Log4j is a popular open-source logging library written in Java. It helps to organize and manage the flow of logs from applications ,filter them and send them to different output streams. Log4j solves the problem of having to choose between too many types of logging methods to use. It was designed for scalability and so it can log a large amount of information without slowing down or crashing an application. That’s why it is so popular – developers use it because it’s easy to set up and configure, yet offers advanced features for specialized requirements.
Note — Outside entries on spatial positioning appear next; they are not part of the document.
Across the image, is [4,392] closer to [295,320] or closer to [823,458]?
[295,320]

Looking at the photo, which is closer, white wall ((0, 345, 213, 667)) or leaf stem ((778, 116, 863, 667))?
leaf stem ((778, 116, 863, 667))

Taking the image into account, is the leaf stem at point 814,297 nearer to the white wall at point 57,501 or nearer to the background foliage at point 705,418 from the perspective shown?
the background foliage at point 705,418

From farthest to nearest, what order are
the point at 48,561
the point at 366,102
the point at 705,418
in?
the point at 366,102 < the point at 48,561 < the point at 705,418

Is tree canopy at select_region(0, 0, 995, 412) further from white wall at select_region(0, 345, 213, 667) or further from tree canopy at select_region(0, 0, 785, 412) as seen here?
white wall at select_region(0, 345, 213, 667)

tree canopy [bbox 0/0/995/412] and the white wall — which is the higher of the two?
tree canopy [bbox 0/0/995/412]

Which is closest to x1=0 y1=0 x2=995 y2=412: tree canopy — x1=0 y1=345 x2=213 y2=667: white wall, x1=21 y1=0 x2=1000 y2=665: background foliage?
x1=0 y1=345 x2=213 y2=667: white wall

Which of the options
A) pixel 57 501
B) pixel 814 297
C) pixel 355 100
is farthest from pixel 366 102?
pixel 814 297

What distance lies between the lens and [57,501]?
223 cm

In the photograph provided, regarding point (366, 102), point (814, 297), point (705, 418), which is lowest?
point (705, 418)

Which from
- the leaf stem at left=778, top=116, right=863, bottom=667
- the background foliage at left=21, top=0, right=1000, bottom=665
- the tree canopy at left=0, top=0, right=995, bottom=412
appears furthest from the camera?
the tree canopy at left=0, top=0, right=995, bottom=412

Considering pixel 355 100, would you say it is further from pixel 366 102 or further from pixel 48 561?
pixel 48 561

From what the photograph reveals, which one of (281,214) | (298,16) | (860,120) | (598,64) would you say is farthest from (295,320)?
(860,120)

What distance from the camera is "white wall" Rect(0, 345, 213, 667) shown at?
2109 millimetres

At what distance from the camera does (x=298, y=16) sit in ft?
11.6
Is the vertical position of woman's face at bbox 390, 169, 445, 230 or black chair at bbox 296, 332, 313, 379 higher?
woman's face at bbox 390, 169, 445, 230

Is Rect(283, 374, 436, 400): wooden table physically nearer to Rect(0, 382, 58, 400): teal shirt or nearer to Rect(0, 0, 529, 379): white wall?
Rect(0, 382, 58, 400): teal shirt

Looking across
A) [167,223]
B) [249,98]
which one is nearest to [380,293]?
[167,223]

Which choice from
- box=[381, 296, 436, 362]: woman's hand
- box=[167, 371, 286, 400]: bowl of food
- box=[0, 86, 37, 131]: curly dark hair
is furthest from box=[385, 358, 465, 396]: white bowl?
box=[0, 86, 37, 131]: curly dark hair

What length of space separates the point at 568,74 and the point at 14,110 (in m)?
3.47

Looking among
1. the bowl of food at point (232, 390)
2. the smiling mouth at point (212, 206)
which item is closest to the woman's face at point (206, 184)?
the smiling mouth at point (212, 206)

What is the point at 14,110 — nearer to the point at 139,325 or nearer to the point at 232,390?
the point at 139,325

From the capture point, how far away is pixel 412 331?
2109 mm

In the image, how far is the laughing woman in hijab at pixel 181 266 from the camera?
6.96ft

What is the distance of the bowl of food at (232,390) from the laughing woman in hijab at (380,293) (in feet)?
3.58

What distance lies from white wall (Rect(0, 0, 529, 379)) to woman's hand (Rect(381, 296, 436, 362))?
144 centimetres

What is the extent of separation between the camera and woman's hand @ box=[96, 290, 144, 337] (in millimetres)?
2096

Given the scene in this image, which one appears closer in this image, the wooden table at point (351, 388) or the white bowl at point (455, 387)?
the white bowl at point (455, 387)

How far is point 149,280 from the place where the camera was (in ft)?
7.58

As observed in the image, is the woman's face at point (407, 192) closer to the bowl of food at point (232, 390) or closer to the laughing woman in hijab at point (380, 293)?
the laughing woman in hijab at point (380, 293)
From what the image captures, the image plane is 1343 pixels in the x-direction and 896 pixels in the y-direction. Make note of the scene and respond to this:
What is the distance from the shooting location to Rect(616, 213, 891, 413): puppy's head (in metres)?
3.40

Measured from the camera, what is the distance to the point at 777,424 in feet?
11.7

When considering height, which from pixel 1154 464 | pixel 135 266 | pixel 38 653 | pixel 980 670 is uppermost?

In December 2018, a new vulnerability in the open-source logging library Log4J was revealed by an independent security researcher. He discovered that a vulnerability in the way the library handles exceptions allows an attacker to compromise any log file with a crafted exception message. The researcher even tested this vulnerability on various applications and found that it affects more than 500 million endpoints & the list includes over 7,000 corporate networks and 4.7 million servers of even some of the large companies such as Amazon, Tesla, Uber, Netflix, Spotify and Microsoft. The risk of exploitation is high and the exploit is publicly available as well as being very easy to execute.
The Log4j Java library has a vulnerability that could allow attackers to take over systems running OS including Linux, OS X, and Windows. It’s ability to easily bypass even the firewalls and subvert any system makes it vulnerable to external attacks And it can be exploited by anyone who can access the machine via a local network or remotely through a VPN connection . It’s mostly used by hackers in attacks that allows hackers to install crypto currency mining software on systems. Recently an Iranian group of hackers has also tried to use this vulnerability to breach some government agencies of Israel according checkpoint cyber security company.
Vulnerabilities in Log4j allow denial-of-service attacks to be executed remotely, which can extract data from the logs. The following are the main consequences of this vulnerability:
The vulnerability has been confirmed in “Log4j 1.2.17” and “Log4j 1.2.6” & the bug was first identified on November 16th, 2017 by the researcher who goes by the online alias “gclayc.” . Thankfully the vulnerability has been fixed in “Log4j 2.8”, which is released on December 19th 2017 and is available from the Maven Central Repository . Security researcher, Denis Kutovoy from the Russian company Digital Security has recently published proof of concept for this vulnerability on GitHub.
The only protection against it is to update your Log4J installation to the latest version as soon as possible .If you are still not sure if your machine is vulnerable, you can test it by running “java -jar ds_log4j_vuln_poc1.0-SNAPSHOT-
Want to know how our solutions can help your business?